_EXERCISE INSTRUCTIONS:_
Answer these questions using the passage on buy now, pay later loans:
(a) What percentage of BNPL borrowers in 2022 were people ages 33 and under?
(b) When did Fico say it would make the new scores available?
(c) How many consumers did the year-long report released in February look at?

_PASSAGE PROVIDED:_
------------
Now, working as an office manager for a private therapy practice and studying marriage and family therapy, Nitta is more stable financially but has significant student loan debt. She has since used BNPL for Christmas gifts and dishware when she moved into a new apartment, but said she always makes her payments on time.

Ted Rossman, a senior industry analyst at the financial site Bankrate, says: “if you’re using buy now, pay later responsibly,” like Nitta, “I would argue [the change] should help you as a steppingstone to improve your credit, and maybe it helps you get your first credit card or car loan.

“The main downside is if it dings you because you’re paying late or racking up too much debt. I would say that’s a fair consequence, because that is what happens on credit cards and other products,” he added.

Companies like Affirm, Afterpay and Klarna were founded more than a decade ago, but their usage expanded significantly during the Covid-19 pandemic. These companies provided $180m in loans totaling more than $24bn in 2021, an almost tenfold increase from 2019, according to the Consumer Financial Protection Bureau.

Fumiko Hayashi, a vice-president at the Federal Reserve Bank of Kansas City who conducts economic research on payments, noted that the change was due to a shift from purchasing in stores to buying online – in addition to an economic downturn during the pandemic.

A typical BNPL loan allows consumers to divide a $50 to $1,000 purchase into four interest-free instalments. If a borrower does not make the required payments, then the lender charges them a late fee. Lenders also charge transaction fees to merchants.

BNPL is most popular among people ages 33 and under, who represented 70% of borrowers of such loans in 2022, according to the financial protection bureau.

Hayashi noted that a downside for the younger users is “if they keep using BNPL only and they don’t use a credit card at all, they cannot build credit history”. With Fico’s change, using BNPL responsibly could be beneficial for some younger users with no previous credit history – but less so for those not as responsible.

For most users, Fico and Affirm say, including BNPL data in credit reports produced higher scores or no score changes – a finding in a year-long report released in February that looked at 500,000 consumers.

Still, there are people who could be hurt by Fico using BNPL data. People with sub-prime or deep sub-prime credit scores obtained more than 60% of new BNPL loans from 2021 to 2022, according to the financial protection bureau.

And 24% of BNPL borrowers were late making a payment in 2024, a 6% increase from the prior year, according to the Federal Reserve. Among people who make $25,000 or less, the rate increased from 31% to 40%.

Notably, BNPL access “significantly reduces the sensitivity of spending relative to income”, according to a Harvard Business School report.

“This effect is concentrated among individuals likely to be liquidity constrained, specifically, lower-income users and users without credit cards,” the report notes.

Becca, a 26-year-old tech worker in New York who declined to use her last name, said she used BNPL for things like pricier beauty products – including a Chanel perfume. She said she might “spend like 80 bucks this month on it and make two separate $40 payments, and then next month, I pay off the rest”.

While the payment option has helped her, she is concerned about companies like DoorDash offering BNPL for minor purchases like a pizza delivery.

“It’s just encouraging poor spending behavior from young people,” Becca said. “All these items build up because you’re using it again and again and again. You don’t feel like you’re spending a lot of money.”

It may be some time before the economy feels the impact of the new credit score calculation, Rossman said. While Fico stated that it would make the new scores available in fall 2025, most lenders continue to use a credit score model from 2009, (despite Fico since releasing new versions).

“Change comes relatively slowly in the credit scoring world, so even if this becomes available in the fall, that doesn’t mean everybody is going to be using it right away,” said Rossman.

“It’s kind of like your phone. For instance, Apple has the iPhone 16, but a lot of people are still using the 15 or the 14 or even older models. Credit scoring works the same way.”
------------
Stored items
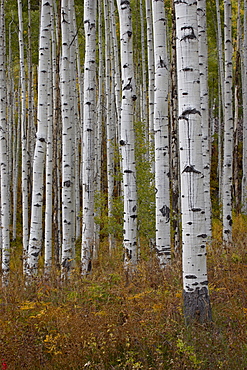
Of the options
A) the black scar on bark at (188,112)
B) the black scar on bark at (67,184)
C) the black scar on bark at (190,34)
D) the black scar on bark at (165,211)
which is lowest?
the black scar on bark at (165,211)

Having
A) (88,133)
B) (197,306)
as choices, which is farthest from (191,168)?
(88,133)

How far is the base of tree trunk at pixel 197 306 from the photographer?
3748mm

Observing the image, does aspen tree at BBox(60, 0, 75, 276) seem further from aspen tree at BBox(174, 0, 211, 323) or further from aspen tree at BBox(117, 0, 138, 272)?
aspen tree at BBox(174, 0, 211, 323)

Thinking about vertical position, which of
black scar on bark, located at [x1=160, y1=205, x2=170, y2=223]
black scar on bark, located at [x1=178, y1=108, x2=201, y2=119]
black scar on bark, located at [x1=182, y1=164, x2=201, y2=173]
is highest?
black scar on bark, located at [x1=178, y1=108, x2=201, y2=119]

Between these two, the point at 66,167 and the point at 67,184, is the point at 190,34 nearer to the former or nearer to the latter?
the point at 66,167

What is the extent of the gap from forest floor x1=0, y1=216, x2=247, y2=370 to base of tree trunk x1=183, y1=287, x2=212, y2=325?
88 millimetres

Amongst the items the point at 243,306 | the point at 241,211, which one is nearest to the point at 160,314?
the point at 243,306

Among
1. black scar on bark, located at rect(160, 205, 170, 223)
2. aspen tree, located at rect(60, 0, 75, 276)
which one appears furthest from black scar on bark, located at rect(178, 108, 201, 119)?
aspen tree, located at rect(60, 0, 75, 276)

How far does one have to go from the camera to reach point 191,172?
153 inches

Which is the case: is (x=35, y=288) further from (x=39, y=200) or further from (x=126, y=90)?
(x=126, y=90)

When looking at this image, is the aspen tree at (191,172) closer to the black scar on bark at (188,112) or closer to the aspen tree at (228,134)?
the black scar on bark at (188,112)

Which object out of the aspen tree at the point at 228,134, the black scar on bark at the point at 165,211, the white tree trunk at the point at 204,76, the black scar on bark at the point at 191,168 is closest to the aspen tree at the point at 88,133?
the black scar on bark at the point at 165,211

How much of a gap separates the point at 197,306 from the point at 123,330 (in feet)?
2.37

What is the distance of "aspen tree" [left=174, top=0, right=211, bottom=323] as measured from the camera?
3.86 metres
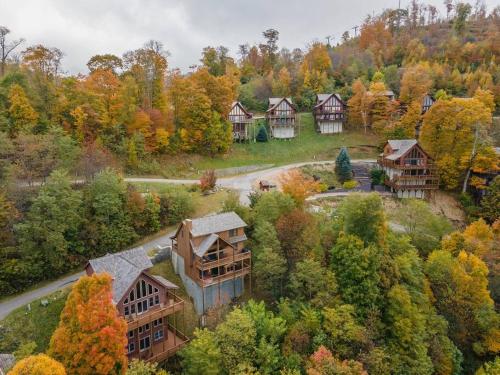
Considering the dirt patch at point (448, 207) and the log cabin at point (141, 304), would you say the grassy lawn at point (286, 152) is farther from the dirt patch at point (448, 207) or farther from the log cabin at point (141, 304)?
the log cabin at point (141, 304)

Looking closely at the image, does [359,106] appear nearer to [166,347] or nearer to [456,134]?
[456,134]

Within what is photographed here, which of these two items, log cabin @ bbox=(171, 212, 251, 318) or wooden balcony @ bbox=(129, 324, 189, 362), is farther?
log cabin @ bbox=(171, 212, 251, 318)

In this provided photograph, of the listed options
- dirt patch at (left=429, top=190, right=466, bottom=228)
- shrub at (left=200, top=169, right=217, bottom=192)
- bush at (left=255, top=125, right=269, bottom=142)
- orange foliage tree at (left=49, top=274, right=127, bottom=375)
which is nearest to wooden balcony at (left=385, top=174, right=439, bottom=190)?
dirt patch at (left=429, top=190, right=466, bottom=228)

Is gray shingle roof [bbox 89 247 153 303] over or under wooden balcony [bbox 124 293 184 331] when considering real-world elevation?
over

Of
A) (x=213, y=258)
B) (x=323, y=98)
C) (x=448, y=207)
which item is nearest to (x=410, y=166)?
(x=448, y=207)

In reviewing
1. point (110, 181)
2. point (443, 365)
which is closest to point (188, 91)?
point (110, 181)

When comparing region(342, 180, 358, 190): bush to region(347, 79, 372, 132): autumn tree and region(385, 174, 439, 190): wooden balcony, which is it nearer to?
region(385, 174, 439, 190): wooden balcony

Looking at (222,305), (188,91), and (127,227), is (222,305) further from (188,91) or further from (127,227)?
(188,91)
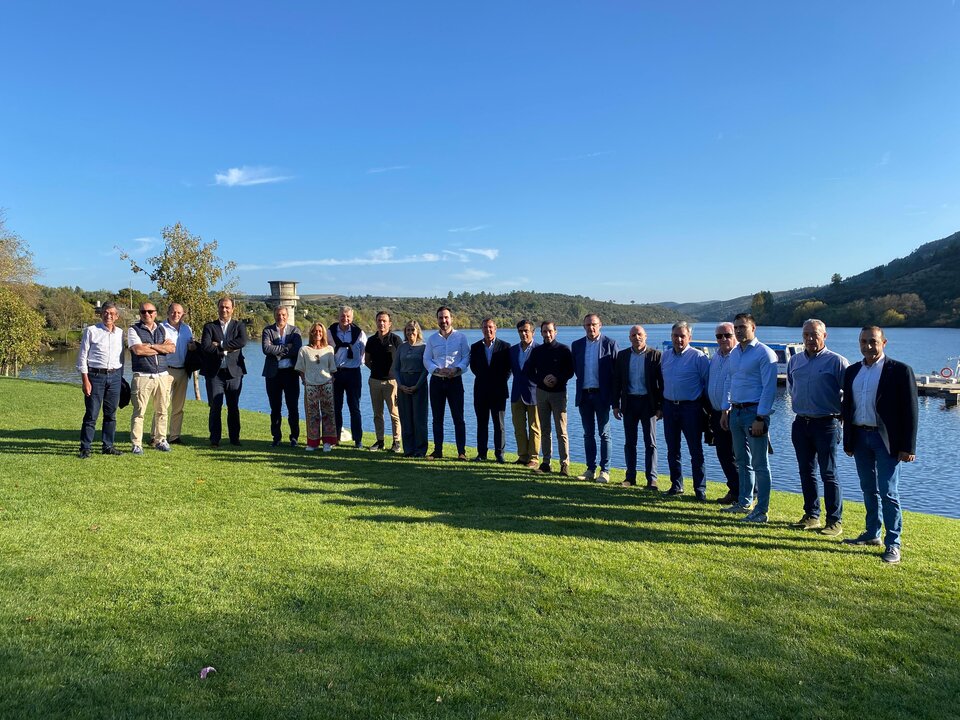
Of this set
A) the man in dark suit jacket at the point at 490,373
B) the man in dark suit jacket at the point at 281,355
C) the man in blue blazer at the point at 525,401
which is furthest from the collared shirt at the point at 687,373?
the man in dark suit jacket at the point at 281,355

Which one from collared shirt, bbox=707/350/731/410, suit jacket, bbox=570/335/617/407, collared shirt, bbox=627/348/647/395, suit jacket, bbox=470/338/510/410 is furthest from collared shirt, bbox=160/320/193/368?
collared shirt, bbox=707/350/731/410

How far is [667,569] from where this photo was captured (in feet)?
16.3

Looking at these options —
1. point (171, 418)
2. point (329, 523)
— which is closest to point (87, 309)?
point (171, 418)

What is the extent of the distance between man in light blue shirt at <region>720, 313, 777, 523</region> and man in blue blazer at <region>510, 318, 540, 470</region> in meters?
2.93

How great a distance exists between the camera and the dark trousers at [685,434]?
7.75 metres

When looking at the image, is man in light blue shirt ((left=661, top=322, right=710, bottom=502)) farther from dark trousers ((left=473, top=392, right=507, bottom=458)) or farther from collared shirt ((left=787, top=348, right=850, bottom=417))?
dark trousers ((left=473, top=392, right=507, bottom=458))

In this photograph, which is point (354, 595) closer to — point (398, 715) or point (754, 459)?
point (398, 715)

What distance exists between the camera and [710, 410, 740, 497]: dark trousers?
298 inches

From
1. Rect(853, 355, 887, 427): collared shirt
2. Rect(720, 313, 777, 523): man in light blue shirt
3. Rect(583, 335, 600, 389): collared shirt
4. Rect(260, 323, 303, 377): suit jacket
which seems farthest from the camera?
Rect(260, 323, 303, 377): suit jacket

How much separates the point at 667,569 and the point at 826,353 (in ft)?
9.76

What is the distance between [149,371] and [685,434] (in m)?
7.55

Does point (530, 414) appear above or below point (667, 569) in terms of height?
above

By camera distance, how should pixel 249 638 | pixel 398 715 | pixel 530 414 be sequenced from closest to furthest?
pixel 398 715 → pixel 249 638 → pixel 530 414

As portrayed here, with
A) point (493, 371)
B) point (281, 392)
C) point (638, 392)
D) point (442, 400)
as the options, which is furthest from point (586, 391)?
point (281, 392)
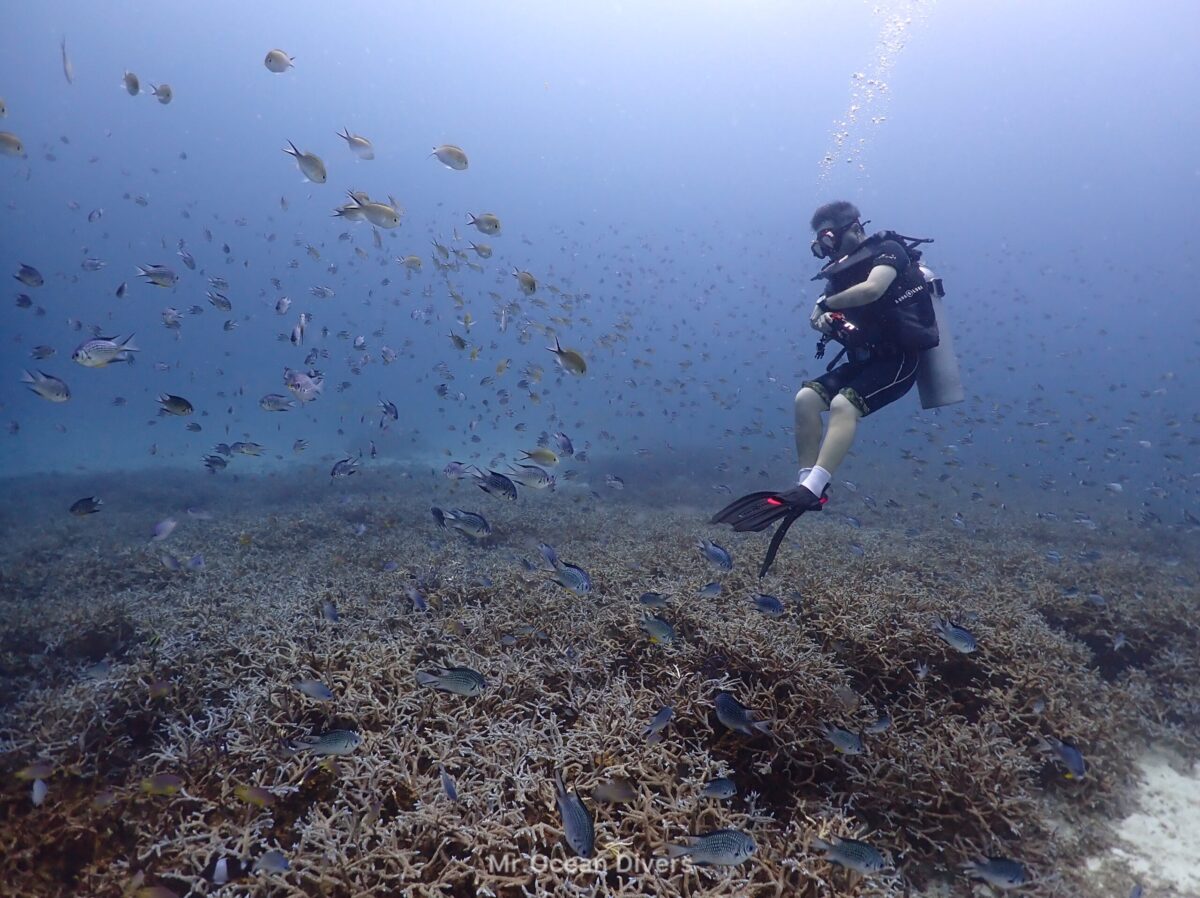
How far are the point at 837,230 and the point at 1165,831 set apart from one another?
------------
_EXPECTED OUTPUT:_
(a) 70%
(b) Fall 2025
(c) 500,000